Adiaspora.com: Andou um pouco pelas comunidades. Já esteve
nos EUA e passou pelo Canadá. O que acha dessa tradição
nas comunidades. Acha que ainda há quem se interesse pelas
cantigas ao desafio aqui entre nós?
João Leonel: Creio, para lhe falar a verdade e pelo que
me tenho apercebido, que há um interesse maior. Talvez
a saudade, talvez o não querer perder as suas raízes
porque nós gostamos mais do que é nosso quando estamos
mais distante. Há interesse muito grande por parte das
comunidades de preservar o que é nosso, inclusive as cantigas,
as danças do Carnaval, os pézinhos do bezerro, as
Festas do Espírito Santo, etc.
Adiaspora.com: Agora gostaria de conduzi-lo para o campo pessoal.
Quais são os seus projectos profissionais de futuro?
João Leonel: No há profissionalismo nas cantigas
ao desafio. Somos todos amadores. Não tenho projectos.
O número de actuações aumenta. Este ano,
tive uma época de 103 cantorias nos Açores, o que
é muito.

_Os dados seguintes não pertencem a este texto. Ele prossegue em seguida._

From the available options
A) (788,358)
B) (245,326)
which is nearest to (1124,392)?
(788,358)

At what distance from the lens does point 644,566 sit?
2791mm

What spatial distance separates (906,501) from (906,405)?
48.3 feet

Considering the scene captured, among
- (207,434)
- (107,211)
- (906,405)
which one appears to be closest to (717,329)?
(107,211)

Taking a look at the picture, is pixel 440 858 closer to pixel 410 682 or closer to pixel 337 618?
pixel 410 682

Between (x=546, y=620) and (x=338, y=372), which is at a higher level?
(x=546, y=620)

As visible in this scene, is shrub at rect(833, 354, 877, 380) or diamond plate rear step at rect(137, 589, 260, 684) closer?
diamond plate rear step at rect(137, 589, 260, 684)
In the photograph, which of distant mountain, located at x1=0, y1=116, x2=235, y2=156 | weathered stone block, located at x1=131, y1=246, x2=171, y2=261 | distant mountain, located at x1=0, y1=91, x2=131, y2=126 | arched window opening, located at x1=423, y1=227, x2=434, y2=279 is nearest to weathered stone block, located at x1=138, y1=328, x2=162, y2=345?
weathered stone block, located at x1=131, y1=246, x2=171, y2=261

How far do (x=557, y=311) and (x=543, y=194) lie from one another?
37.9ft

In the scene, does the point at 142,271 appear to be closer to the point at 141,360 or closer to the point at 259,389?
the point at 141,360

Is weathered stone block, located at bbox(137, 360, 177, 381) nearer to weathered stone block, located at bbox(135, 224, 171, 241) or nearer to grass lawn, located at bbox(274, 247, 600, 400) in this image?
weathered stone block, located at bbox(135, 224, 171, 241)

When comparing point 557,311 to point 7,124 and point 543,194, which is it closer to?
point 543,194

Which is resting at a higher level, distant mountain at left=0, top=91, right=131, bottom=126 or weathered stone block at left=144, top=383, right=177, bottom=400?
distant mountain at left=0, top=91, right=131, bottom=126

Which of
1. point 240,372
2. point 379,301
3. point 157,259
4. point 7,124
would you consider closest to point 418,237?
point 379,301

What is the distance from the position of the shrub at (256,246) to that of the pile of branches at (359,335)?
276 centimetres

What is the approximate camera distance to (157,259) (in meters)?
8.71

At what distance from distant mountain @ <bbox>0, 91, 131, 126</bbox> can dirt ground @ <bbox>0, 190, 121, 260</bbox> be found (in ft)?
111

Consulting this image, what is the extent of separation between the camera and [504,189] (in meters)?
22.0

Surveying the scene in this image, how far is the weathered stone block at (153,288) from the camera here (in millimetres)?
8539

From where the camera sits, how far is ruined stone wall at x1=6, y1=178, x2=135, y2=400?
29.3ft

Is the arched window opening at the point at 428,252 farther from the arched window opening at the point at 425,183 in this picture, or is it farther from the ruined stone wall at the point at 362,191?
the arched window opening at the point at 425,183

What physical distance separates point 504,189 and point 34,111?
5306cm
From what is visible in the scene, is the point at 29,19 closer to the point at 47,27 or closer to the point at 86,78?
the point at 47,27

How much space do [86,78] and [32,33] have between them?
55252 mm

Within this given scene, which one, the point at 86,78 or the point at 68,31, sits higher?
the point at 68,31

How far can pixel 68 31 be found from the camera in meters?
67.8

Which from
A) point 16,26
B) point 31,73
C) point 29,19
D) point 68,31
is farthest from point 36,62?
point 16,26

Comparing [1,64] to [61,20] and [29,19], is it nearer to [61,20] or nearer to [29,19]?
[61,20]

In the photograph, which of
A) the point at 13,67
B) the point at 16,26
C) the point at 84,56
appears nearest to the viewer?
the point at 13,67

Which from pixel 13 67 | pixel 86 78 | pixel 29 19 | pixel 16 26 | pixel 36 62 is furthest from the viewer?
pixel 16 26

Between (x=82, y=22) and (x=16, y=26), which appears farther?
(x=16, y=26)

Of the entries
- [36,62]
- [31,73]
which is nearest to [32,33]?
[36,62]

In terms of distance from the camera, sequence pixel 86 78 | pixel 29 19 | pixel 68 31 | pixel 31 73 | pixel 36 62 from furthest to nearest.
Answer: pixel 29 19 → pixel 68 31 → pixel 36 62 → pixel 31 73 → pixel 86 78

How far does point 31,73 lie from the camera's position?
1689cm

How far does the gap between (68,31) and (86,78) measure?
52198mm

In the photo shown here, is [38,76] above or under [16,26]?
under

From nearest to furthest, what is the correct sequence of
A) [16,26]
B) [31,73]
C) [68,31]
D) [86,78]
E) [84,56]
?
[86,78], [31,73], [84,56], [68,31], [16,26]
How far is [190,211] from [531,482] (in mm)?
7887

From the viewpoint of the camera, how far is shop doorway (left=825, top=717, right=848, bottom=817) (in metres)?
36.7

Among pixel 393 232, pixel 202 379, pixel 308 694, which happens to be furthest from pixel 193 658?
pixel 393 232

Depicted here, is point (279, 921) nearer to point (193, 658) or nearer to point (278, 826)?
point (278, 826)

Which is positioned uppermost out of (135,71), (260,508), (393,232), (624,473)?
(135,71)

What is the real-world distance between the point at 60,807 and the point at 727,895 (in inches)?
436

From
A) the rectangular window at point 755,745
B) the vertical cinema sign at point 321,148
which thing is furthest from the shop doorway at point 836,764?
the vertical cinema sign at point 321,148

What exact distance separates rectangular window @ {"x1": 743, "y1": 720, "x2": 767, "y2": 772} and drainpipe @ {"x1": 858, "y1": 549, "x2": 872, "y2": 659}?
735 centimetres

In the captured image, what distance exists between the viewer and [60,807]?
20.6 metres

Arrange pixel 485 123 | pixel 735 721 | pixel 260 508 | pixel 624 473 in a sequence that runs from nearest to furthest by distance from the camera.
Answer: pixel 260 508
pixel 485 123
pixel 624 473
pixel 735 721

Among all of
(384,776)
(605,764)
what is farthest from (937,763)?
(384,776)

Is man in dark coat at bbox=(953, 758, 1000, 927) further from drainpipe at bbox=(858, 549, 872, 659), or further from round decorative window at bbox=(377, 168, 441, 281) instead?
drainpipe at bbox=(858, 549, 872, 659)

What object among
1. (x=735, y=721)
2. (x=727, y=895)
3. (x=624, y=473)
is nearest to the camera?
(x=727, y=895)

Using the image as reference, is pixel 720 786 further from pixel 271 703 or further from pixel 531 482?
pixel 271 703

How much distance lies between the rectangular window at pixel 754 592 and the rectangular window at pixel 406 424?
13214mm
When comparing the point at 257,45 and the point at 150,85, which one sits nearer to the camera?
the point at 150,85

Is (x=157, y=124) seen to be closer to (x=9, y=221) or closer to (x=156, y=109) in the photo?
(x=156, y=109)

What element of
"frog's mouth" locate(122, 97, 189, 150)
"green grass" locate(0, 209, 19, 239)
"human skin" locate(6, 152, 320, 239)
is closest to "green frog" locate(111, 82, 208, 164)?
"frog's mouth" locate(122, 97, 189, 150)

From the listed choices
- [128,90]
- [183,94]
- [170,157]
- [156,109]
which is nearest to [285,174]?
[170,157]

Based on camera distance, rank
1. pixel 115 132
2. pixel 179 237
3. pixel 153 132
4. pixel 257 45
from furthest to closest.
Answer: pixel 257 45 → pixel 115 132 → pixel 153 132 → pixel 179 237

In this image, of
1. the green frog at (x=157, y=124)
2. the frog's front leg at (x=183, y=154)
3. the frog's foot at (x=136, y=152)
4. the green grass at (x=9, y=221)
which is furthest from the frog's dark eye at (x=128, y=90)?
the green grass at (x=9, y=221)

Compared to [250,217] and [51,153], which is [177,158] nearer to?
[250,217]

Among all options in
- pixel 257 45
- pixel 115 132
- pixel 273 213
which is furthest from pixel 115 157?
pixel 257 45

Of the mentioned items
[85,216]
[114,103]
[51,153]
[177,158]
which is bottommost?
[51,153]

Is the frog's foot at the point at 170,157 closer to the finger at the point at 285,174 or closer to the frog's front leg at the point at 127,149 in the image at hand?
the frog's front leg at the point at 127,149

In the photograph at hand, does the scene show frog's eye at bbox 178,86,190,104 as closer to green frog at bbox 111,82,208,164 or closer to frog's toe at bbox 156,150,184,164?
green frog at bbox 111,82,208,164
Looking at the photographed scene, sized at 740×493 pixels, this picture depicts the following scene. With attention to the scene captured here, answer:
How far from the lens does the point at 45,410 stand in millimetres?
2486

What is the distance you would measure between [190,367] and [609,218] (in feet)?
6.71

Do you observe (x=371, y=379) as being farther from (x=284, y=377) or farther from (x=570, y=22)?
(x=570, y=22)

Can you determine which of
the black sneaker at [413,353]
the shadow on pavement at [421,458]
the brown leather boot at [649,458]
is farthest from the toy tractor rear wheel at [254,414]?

A época começa anualmente em Abril
ou Maio e acaba em Outubro. Neste período, tive 103 cantorias
o que implica cantei quase todos os dias. Houve um acréscimo
significativo, o que quer dizer que as pessoas a interessar-se
cada vez mais.
Adiaspora.com: Quando pensa regressar a Toronto?
João Leonel: Penso regressar logo que me chamem. Todavia,
desta feita, passei por Toronto voluntariamente, pois ninguém
me chamou cá. Fui convidado para cantar em Winnipeg na
semana Cultural da Casa dos Açores daquela cidade. Vim
de lá no dia 10 para cá porque o Sr. José
Henrique Brum, que é muito meu amigo, ao saber desta minha
viagem, telefonou-me e sugeriu que passasse por cá e desse
uns espectáculos. Eu aderi e estou contente.
Adiaspora.com: Agradecemos o tempo que nos dispensou e desejamos
as maiores felicidades nessa sua quimera de preservar as raízes
do nosso povo através das cantigas ao desafio.
João Leonel: Eu agradeço
e bom trabalho! Muito obrigado pela vossa atenção.